Baseline and procedural characteristics were well balanced between the 2 treatment groups in this per-protocol analysis ( Table 1 ). Patients were mainly men, 1 of 10 had signs of heart failure, and almost 3% presented with resuscitated cardiac arrest and/or cardiogenic shock. Primary PCI was effectively performed in most patients. Intense antiplatelet therapy was used. Average anticoagulant treatment duration was slightly longer with enoxaparin.

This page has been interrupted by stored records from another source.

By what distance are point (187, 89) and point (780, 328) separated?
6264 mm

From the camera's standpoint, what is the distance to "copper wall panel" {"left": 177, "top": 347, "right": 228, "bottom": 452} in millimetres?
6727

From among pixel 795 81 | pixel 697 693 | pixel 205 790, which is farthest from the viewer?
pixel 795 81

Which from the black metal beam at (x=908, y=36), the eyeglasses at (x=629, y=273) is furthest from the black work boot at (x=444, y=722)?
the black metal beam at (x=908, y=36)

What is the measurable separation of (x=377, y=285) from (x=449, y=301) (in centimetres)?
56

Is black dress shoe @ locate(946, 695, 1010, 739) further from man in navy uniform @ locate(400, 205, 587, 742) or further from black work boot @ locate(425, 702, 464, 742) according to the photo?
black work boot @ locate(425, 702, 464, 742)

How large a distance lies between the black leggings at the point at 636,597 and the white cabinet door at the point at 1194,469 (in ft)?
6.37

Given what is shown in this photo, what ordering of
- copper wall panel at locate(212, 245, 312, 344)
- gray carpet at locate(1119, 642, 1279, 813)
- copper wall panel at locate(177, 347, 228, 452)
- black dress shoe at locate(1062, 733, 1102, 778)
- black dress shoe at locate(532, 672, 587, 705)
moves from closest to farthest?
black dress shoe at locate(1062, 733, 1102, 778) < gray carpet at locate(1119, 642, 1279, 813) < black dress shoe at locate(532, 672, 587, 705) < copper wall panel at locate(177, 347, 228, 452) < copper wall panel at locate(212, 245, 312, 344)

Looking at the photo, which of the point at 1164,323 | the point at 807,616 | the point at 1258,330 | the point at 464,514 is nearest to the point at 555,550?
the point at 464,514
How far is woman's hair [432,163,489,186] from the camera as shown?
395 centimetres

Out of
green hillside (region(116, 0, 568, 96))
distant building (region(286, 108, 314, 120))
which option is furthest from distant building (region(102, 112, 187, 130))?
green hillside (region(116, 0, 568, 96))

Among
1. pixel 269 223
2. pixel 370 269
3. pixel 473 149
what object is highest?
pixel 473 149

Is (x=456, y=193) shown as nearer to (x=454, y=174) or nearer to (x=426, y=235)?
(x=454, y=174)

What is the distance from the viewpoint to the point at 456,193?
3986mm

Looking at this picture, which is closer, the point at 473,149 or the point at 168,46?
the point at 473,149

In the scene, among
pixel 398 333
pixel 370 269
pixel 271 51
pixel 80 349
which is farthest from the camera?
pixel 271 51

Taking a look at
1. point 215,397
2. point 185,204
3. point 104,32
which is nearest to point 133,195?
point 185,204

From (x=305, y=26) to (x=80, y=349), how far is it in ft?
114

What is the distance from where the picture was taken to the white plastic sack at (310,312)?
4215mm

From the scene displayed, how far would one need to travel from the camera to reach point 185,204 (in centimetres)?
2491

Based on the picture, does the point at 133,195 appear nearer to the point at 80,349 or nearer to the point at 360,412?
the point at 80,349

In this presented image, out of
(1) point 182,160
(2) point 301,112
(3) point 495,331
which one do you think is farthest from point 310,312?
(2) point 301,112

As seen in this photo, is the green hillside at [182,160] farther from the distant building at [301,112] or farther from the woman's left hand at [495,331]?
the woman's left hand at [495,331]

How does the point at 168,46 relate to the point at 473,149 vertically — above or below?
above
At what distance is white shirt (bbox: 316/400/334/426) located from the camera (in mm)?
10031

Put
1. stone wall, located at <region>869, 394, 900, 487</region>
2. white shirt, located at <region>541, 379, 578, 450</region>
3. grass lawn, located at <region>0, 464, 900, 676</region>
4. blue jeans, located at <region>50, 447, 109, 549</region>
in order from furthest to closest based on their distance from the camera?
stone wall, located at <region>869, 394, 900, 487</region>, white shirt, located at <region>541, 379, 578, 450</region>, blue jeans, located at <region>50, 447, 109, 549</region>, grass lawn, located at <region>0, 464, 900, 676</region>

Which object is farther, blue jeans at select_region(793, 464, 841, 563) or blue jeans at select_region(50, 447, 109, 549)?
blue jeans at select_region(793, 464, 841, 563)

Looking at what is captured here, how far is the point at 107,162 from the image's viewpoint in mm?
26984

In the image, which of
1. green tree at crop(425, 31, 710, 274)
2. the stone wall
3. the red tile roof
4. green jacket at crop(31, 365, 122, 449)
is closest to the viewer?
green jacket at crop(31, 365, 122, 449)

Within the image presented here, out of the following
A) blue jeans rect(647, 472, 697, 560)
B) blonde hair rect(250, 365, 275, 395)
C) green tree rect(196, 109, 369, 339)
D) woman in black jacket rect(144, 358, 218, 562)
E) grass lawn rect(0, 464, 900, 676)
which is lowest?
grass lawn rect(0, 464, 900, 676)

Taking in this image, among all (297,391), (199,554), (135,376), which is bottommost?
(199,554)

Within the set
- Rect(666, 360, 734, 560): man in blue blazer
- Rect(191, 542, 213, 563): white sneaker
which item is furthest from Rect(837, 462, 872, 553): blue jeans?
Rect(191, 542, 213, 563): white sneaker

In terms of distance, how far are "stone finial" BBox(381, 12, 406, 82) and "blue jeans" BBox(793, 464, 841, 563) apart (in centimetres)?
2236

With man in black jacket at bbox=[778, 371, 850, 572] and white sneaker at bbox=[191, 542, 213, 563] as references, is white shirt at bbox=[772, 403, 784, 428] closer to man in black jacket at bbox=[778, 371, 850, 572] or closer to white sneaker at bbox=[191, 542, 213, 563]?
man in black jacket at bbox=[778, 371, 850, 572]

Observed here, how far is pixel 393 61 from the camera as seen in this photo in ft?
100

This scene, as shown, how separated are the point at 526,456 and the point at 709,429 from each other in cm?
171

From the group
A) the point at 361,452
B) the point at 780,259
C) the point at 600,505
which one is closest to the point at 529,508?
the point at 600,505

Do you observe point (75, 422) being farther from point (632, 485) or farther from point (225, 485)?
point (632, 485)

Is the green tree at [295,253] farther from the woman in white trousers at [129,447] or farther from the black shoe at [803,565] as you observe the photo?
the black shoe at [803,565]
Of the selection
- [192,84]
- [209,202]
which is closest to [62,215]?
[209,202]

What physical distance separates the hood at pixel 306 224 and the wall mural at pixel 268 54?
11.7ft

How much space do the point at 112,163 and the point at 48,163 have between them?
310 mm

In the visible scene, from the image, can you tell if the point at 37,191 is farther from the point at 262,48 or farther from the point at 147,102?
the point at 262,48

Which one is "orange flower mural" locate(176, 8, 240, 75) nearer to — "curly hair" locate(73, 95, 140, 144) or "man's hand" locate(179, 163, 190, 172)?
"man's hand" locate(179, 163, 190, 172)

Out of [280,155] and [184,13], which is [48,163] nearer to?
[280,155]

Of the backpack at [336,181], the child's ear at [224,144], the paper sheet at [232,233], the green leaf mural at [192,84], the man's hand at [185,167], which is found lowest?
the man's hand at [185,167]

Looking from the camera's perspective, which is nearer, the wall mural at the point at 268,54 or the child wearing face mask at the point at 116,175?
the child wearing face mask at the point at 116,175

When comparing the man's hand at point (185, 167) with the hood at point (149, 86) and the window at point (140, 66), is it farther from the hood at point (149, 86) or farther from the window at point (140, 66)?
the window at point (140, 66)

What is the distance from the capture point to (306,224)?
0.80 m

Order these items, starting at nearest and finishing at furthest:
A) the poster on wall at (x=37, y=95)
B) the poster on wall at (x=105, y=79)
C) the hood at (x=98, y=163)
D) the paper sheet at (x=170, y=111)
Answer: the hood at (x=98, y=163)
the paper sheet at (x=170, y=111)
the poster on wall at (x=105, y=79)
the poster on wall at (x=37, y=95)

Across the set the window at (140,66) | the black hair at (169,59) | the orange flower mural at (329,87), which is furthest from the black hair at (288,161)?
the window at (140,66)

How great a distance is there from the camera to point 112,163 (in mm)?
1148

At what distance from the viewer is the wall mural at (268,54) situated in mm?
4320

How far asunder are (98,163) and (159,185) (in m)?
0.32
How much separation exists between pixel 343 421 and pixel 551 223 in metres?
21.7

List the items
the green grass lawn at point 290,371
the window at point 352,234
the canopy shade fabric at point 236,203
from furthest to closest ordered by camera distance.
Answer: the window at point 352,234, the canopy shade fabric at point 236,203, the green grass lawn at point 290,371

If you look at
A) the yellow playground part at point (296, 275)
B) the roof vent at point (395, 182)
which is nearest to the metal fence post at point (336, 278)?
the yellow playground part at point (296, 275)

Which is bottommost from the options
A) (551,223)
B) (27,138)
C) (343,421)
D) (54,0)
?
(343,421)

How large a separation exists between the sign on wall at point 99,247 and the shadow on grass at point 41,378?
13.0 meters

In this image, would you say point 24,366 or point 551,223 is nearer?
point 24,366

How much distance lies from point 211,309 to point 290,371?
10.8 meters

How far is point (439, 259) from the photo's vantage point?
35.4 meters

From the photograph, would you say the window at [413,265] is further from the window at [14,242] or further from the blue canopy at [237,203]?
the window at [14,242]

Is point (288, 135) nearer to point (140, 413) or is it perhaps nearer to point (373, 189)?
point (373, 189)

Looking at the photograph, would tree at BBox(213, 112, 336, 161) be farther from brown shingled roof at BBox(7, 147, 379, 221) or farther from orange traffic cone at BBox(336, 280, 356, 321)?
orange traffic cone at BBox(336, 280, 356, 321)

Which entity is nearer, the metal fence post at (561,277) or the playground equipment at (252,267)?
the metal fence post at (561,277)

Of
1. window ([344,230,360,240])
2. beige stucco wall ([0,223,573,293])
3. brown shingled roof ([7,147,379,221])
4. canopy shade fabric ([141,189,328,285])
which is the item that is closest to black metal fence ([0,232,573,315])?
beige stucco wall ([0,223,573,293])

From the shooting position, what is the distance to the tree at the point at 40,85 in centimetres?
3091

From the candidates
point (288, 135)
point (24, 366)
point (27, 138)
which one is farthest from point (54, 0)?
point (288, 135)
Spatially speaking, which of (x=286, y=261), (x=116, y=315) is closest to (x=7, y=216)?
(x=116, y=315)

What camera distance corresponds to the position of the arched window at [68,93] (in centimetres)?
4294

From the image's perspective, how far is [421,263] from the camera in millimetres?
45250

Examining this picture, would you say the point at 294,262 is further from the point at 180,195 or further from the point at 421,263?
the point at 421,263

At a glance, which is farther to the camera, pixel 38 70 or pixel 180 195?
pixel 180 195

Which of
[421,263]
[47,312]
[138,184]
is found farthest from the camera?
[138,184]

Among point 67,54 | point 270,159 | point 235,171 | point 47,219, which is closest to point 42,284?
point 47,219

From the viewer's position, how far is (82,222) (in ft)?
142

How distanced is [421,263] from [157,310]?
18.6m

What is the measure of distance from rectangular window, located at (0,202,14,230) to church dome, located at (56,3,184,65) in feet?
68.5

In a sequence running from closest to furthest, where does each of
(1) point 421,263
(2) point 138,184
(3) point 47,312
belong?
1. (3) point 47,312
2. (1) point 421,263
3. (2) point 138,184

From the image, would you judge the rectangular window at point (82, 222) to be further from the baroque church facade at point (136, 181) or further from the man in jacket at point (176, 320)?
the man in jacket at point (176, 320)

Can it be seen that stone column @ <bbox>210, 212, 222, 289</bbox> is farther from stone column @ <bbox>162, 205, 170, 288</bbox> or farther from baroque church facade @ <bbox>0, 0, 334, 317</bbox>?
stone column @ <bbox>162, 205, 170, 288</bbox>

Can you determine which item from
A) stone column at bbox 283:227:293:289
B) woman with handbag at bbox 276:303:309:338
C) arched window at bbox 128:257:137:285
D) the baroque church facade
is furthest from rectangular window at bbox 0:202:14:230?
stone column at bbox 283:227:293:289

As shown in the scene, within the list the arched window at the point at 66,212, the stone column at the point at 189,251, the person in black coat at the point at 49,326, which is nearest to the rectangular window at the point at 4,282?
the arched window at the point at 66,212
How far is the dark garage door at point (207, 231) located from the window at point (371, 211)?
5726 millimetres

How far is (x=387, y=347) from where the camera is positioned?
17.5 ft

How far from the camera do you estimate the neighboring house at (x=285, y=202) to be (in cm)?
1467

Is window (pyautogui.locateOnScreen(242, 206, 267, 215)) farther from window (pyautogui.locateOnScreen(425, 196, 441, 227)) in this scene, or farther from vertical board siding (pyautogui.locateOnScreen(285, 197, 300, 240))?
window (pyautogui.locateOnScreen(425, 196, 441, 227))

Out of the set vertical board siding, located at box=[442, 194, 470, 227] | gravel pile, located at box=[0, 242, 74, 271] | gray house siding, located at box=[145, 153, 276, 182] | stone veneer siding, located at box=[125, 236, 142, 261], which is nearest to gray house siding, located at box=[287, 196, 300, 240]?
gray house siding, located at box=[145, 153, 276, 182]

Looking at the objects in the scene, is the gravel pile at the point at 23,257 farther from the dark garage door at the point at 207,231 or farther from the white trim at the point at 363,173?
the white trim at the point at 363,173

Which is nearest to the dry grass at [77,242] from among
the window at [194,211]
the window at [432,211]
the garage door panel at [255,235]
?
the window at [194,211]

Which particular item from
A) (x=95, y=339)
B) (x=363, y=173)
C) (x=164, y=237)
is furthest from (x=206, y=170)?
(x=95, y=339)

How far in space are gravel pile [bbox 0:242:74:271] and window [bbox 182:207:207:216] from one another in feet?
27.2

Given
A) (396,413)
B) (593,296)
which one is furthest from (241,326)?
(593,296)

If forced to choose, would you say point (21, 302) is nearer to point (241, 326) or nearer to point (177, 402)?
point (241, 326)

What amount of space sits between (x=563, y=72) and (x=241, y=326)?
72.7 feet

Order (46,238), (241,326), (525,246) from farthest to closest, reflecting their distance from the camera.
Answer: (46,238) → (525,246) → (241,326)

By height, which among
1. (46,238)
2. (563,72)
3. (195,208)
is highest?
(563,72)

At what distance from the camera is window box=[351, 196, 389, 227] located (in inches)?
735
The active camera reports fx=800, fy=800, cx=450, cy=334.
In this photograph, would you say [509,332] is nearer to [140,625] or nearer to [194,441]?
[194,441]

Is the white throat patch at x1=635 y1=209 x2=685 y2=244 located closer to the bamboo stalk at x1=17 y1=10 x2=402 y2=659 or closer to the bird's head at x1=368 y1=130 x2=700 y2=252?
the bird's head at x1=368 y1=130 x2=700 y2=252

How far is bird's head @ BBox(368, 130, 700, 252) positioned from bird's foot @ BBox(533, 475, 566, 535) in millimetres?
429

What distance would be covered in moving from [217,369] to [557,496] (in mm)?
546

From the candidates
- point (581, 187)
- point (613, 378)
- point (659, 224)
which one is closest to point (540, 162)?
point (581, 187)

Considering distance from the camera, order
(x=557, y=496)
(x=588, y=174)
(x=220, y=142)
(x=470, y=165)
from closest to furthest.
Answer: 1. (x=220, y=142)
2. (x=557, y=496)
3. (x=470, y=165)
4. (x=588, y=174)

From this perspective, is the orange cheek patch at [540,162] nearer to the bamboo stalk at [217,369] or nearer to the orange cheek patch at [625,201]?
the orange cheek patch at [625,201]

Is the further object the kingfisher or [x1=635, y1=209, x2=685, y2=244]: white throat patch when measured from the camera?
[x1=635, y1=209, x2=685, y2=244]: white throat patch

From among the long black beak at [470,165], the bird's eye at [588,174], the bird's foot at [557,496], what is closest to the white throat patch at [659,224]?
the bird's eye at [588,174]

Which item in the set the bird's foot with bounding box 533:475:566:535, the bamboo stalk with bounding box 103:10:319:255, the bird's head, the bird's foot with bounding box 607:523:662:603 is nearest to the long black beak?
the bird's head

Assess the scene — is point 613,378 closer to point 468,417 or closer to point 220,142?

| Variables | ENOX (n = 400) | UFH (n = 395) | p |
|---|---|---|---|
| Age | 59 (51–70) | 60 (52–70) | 0.83 ∗ |
| Age (>75 yrs) | 75 (18.8) | 64 (16.2) | 0.34 |
| Gender (Women) | 86 (21.5) | 81 (20.5) | 0.73 |
| Weight (kg) | 75 (67–85) | 76 (68–86) | 0.42 ∗ |
| Medical history | |||
| Previous CABG | 4 (1) | 5 (1.3) | 0.75 ∗ |
| Previous cancer | 23 (5.8) | 25 (6.3) | 0.73 |
| Previous COPD | 8 (2) | 16 (4.1) | 0.09 |
| Diabetes | 54 (13.5) | 60 (15.2) | 0.49 |
| Dyslipidemia | 164 (41) | 158 (40) | 0.77 |
| Hypertension | 180 (45) | 179 (45.3) | 0.93 |
| Previous MI | 24 (6) | 36 (9.1) | 0.10 |
| Previous PAD | 12 (3) | 20 (5.1) | 0.14 |
| Previous PCI | 29 (7.3) | 47 (11.9) | 0.03 |
| Current smoker | 181 (45.3) | 180 (45.6) | 0.93 |
| Previous stroke | 12 (3) | 8 (2) | 0.38 |
| Known renal failure | 10 (2.5) | 8 (2) | 0.65 |
| Hemodynamic condition before sheath insertion | |||
| Heart rate (beats/min) | 75 (65–85) | 75 (65–88) | 0.24 ∗ |
| Systolic blood pressure (mm Hg) | 139 (120–156) | 140 (120–160) | 0.38 ∗ |
| Killip class (II, III, and IV) | 27 (6.8) | 43 (10.9) | 0.04 |
| Cardiogenic shock | 7 (1.8) | 12 (3) | 0.23 |
| Cardiac arrest | 5 (1.3) | 12 (3) | 0.08 |
| Concomitant treatments | |||
| Aspirin | 391 (97.8) | 378 (95.7) | 0.10 |
| ACE inhibitors | 316 (79) | 300 (75.9) | 0.30 |
| β Blockers | 360 (90) | 330 (83.5) | 0.007 |
| Insulin | 45 (11.3) | 58 (14.7) | 0.15 |
| Statin | 361 (90.3) | 338 (85.6) | 0.04 |
| GP IIb/IIIa inhibitors | 313 (78.3) | 333 (84.3) | 0.03 |
| Clopidogrel | 380 (95) | 367 (92.9) | 0.22 |
| Clopidogrel loading dose (>600 mg) | 101 (25.3) | 106 (26.8) | 0.61 |
| Clopidogrel loading dose (mg) | 600 (300–675) | 600 (300–750) | 0.24 ∗ |
| Clopidogrel maintenance dose during hospitalization (mg) | 75 (75–150) | 75 (75–150) | 0.13 ∗ |
| Clopidogrel maintenance dose after discharge (mg) | 75 (75–75) | 75 (75–75) | 0.67 ∗ |
| Treatment duration (mean ± SD) | 4.1 ± 3.4 | 3.7 ± 2.9 | 0.02 |
| Procedural characteristics | |||
| PCI | 345 (86.3) | 345 (87.3) | 0.65 |
| CABG | 2 (0.5) | 1 (0.3) | 1.00 ∗ |
| Radial access | 285 (71.3) | 269 (68.1) | 0.33 |
| Culprit artery | 0.09 ∗ | ||
| LM | 5 (1.5) | 3 (0.9) | |
| LAD | 149 (43.3) | 137 (39.7) | |
| Circ | 39 (11.3) | 60 (17.4) | |
| RCD | 151 (43.9) | 143 (41.4) | |
| CABG | 0 (0) | 2 (0.6) | |
| Embolectomy/thrombectomy device | 167 (48.4) | 159 (46.1) | 0.54 |
| Stent implanted in patients who underwent PCI | 329 (95.4) | 327 (94.8) | 0.72 |
| Drug-eluting stent | 56 (17) | 55 (16.8) | 0.94 |
There was a significant 24% reduction of the primary end point among patients treated with enoxaparin compared with UFH (p = 0.012; Figure 2 ). There was also a robust 64% reduction of mortality (p = 0.0034; Figure 2 ) and a 67% reduction of death or resuscitated cardiac death (p = 0.001), 2 important prespecified secondary end points. The enoxaparin group also showed a significantly lower rate of the main secondary end point evaluating ischemic outcomes ( Table 2 and Figure 3 ). Death or complication of MI and the net clinical benefit were significantly reduced with enoxaparin ( Table 2 and Figure 3 ). All the secondary ischemic end points showed consistent superiority of enoxaparin over UFH. The safety profile also favored enoxaparin over UFH ( Figure 2 ). The composite of major and minor bleeding unrelated to coronary artery bypass graft was significantly reduced, by 35% (p = 0.046), with enoxaparin ( Table 2 ).